**** ページ抜粋

Ministry of Health, Labour and Welfare

English
SARS

重症急性呼吸器症候群(SARS)関連情報

事務連絡
平成15年6月6日



都道府県
政令市
特別区



衛生主管部(局)担当課 御中
厚生労働省健康局結核感染症課



「SARSコロナウイルスの行政検査要領(SARS対策第13報関係)」
の一部改正について



 「SARSコロナウイルスの行政検査要領」については、平成15年5月16日付け事務連絡において既に通知済みであるが、今般、当該検査要領の(参考1)SARSコロナウイルスに関する検査対応について中「2.病原体検査のための検体採取方針」を別添のとおり改正したので通知します。
 なお、今回の改正は、SARSに関する新たな科学的知見に応じた改訂であり、本事務連絡のほか、国立感染症研究所感染症情報センターホームページにおいても情報を提供中であることを申し添える。



(主な改正の理由)

********
**** 演習データ

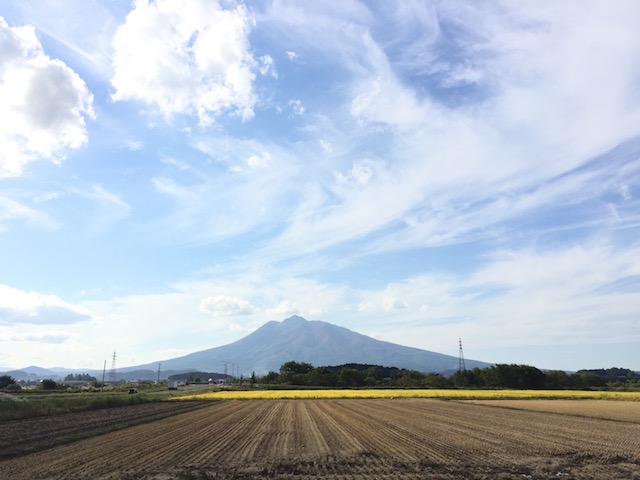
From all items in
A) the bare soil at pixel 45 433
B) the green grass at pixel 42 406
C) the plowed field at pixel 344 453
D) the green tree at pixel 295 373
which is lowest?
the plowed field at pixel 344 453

********
**** 演習データ

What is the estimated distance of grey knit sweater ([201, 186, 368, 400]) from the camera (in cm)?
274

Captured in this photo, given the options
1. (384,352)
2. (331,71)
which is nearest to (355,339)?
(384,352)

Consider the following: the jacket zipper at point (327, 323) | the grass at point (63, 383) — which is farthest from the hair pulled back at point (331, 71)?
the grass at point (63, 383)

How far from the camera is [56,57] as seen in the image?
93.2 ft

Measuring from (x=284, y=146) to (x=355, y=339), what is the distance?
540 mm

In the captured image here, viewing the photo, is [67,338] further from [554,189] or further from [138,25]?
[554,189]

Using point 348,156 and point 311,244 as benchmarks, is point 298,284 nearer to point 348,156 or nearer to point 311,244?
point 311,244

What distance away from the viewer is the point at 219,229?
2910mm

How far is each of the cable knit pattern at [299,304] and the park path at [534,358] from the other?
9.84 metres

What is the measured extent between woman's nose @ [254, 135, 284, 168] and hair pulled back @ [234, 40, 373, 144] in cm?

********

* 作業指示 *
1: SARS検査要領改正の通知文では、今回の改正が行われた理由を何と説明していますか。一文で答えてください。
2: SARS検査要領改正の通知文について、次の問いに答えてください。
(a) 「SARSコロナウイルスの行政検査要領」が最初に通知された事務連絡の日付はいつですか。
(b) 今回改正されたのは、検査要領のどの項目ですか。
(c) 本事務連絡のほかに、どこで情報が提供されていますか。

* 解答一覧 *
1: SARSに関する新たな科学的知見に応じるための改訂だと説明しています。

2:
(a) 平成15年5月16日です。
(b) (参考1)SARSコロナウイルスに関する検査対応について中の「2.病原体検査のための検体採取方針」です。
(c) 国立感染症研究所感染症情報センターホームページです。